[Opening Records for this task section]
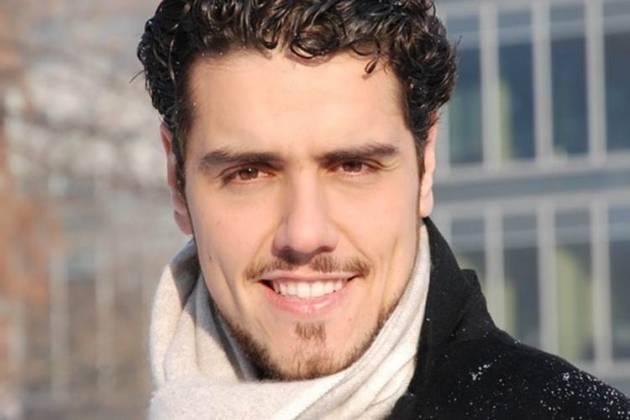 Thiago Arancam (Foto: Instagram)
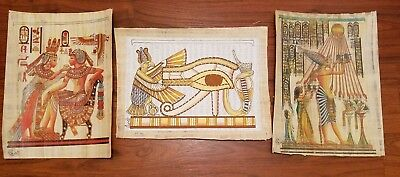Eye of Ra | Ancient Egyptian Papyrus Paintings --IMPORTED FROM EGYPT-- Lot C128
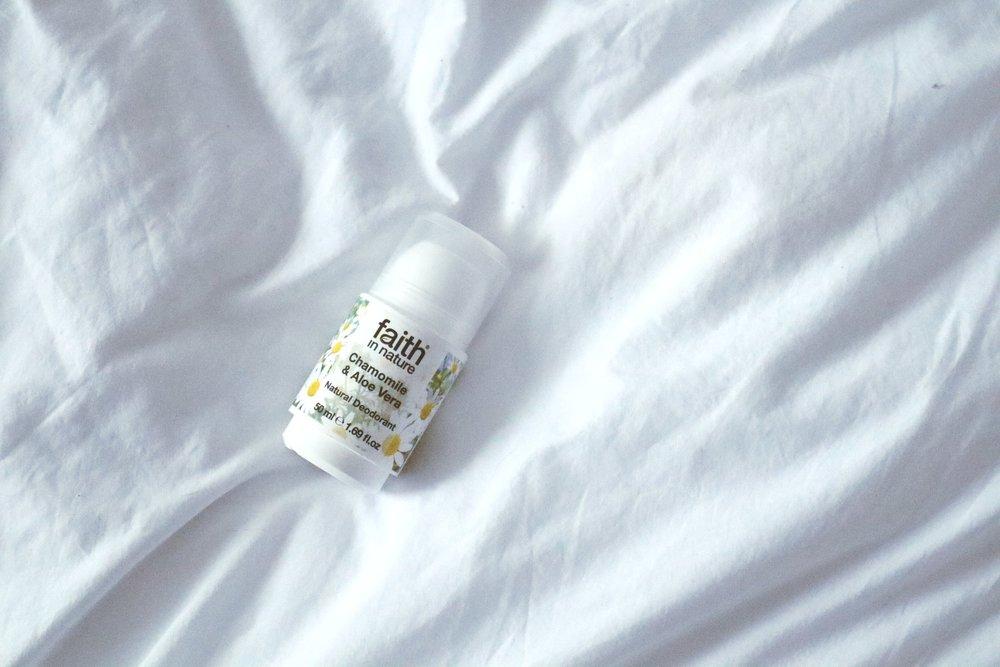 Natural deodorants -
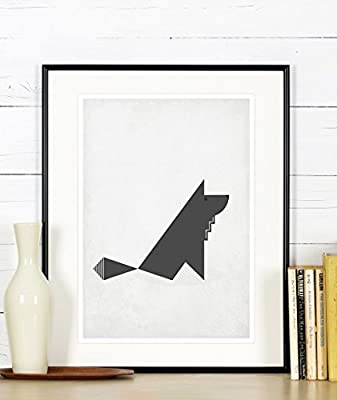 Amazon.com: Cartel retro, lobo gris, diseño minimalista ...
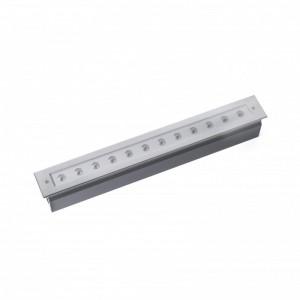 GRAVA LED Lampe encastrable inox 22W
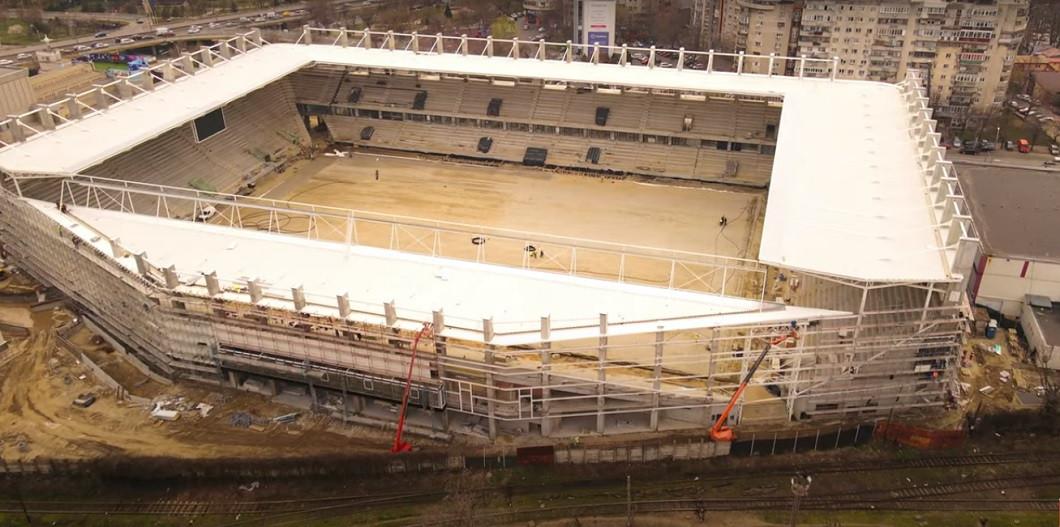 stadion rapid6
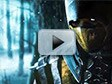 Mortal Kombat X Trainer Video
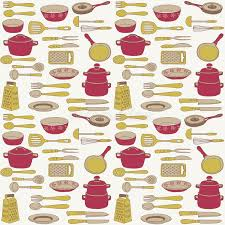 illustration cuisine illustration of kitchen wares and utensils stock illustration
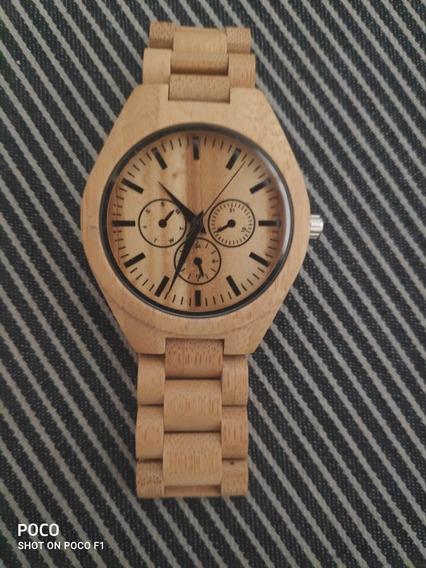 Reloj De Madera/bambú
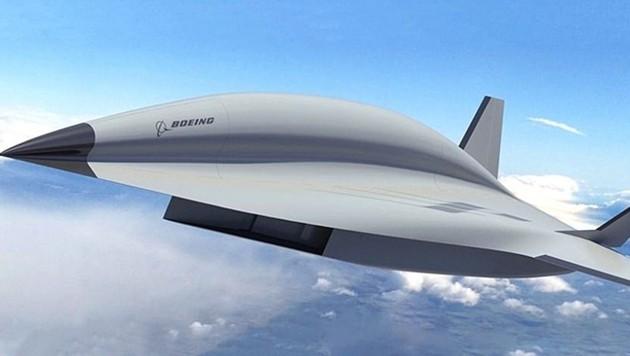 So stellt sich Boeing den Nachfolger der SR-71 vor.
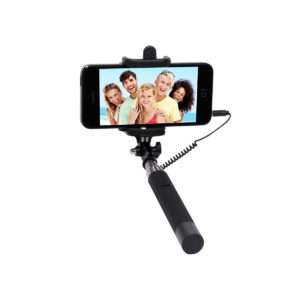 Idea regalo Mini Selfie-Stick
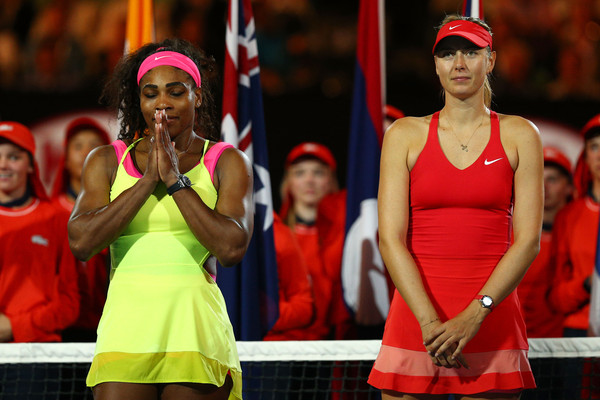 Maria Sharapova Discusses Rivalry With Williams, Says She Was Called 'A Little B****'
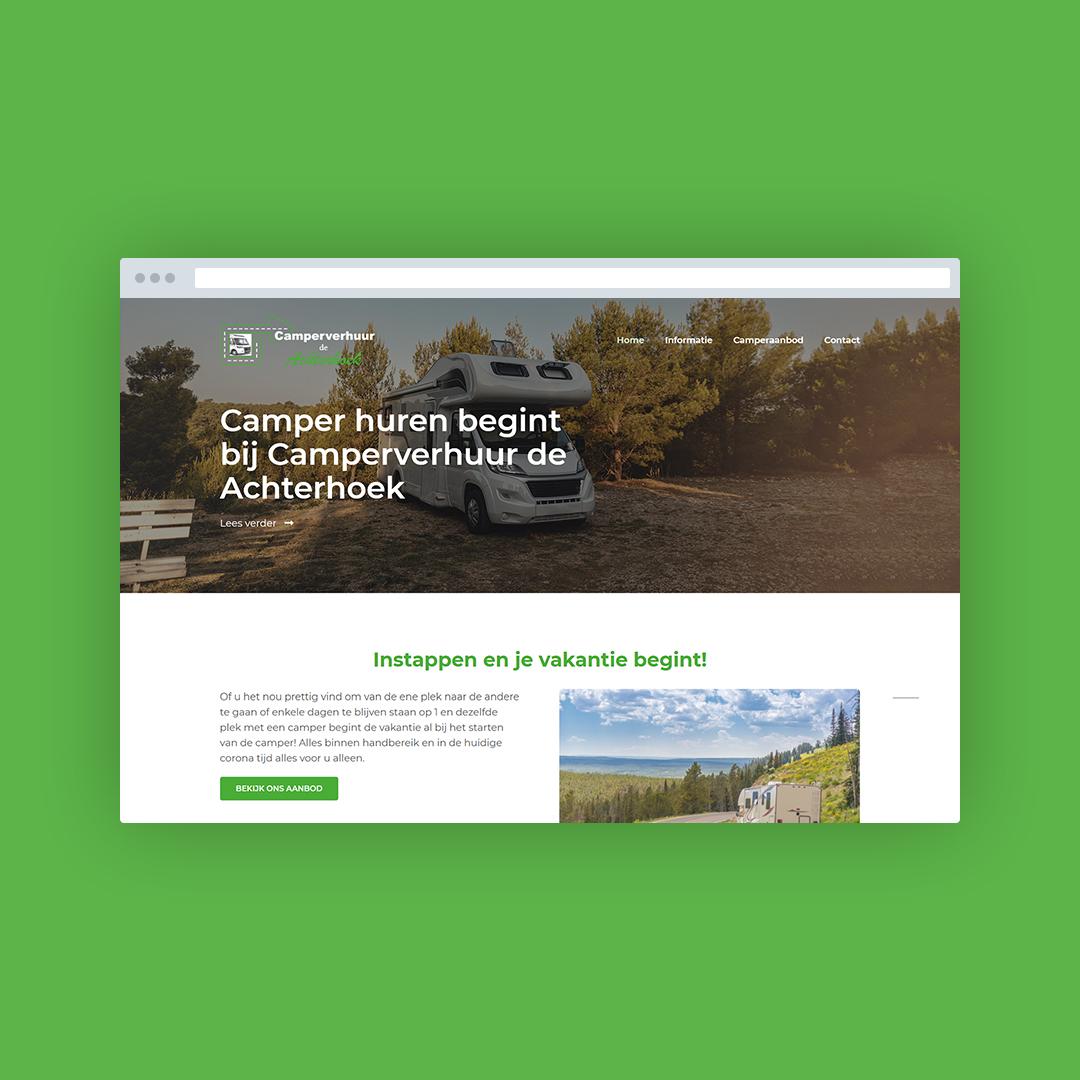 Nieuwe website voor Campers Achterhoek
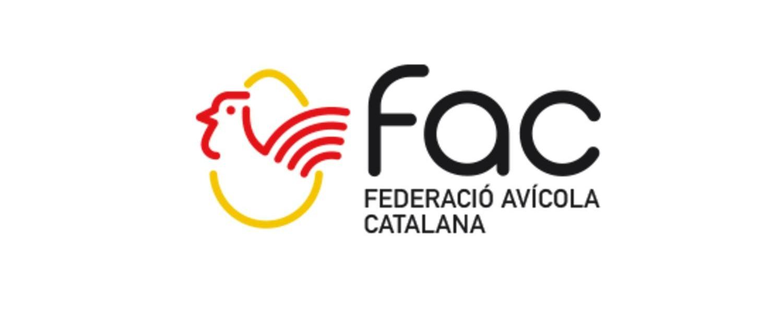 FAC Federacio Avicola Catalana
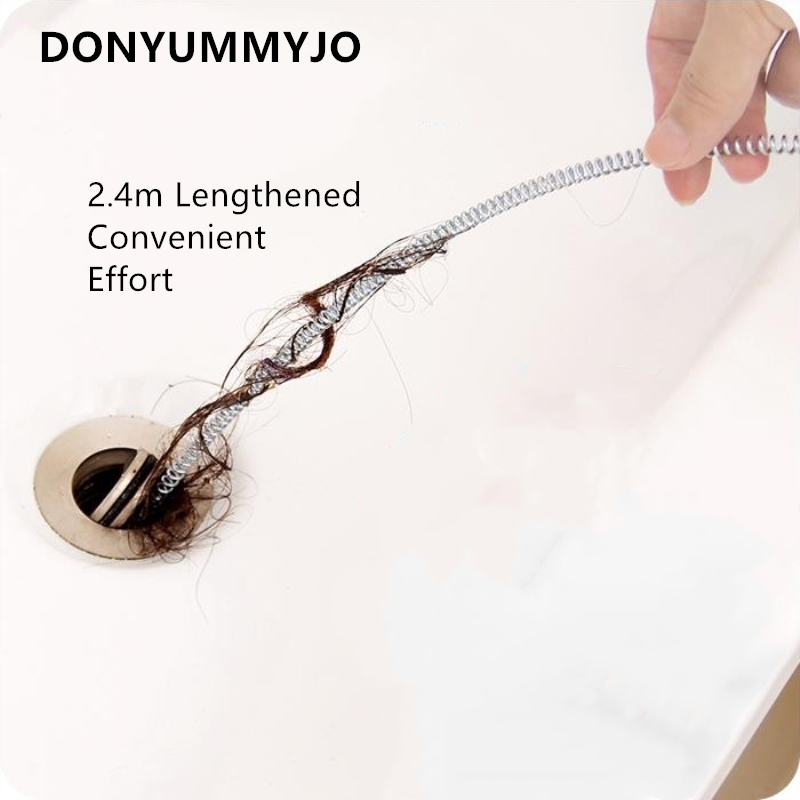 Hair Drain Clog Remover 2.4m Long Unblocker Drain Relief Tool For Drain Cleaning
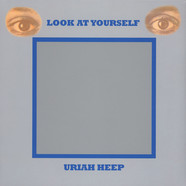 Uriah Heep - Look At Yourself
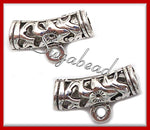 8 Antiqued Silver Spacer Bails 22mm 4.5mm hole - sugabeads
[Closing Records for this task section]
-- Assignment --
Reproduce exactly, with no pictures, the lines above from the one holding "GRAVA LED Lampe encastrable inox 22W" to the one holding "Idea regalo Mini Selfie-Stick", inclusive.

-- Solved exercise --
 GRAVA LED Lampe encastrable inox 22W
 stadion rapid6
 Mortal Kombat X Trainer Video
 illustration cuisine illustration of kitchen wares and utensils stock illustration
 Reloj De Madera/bambú
 So stellt sich Boeing den Nachfolger der SR-71 vor.
 Idea regalo Mini Selfie-Stick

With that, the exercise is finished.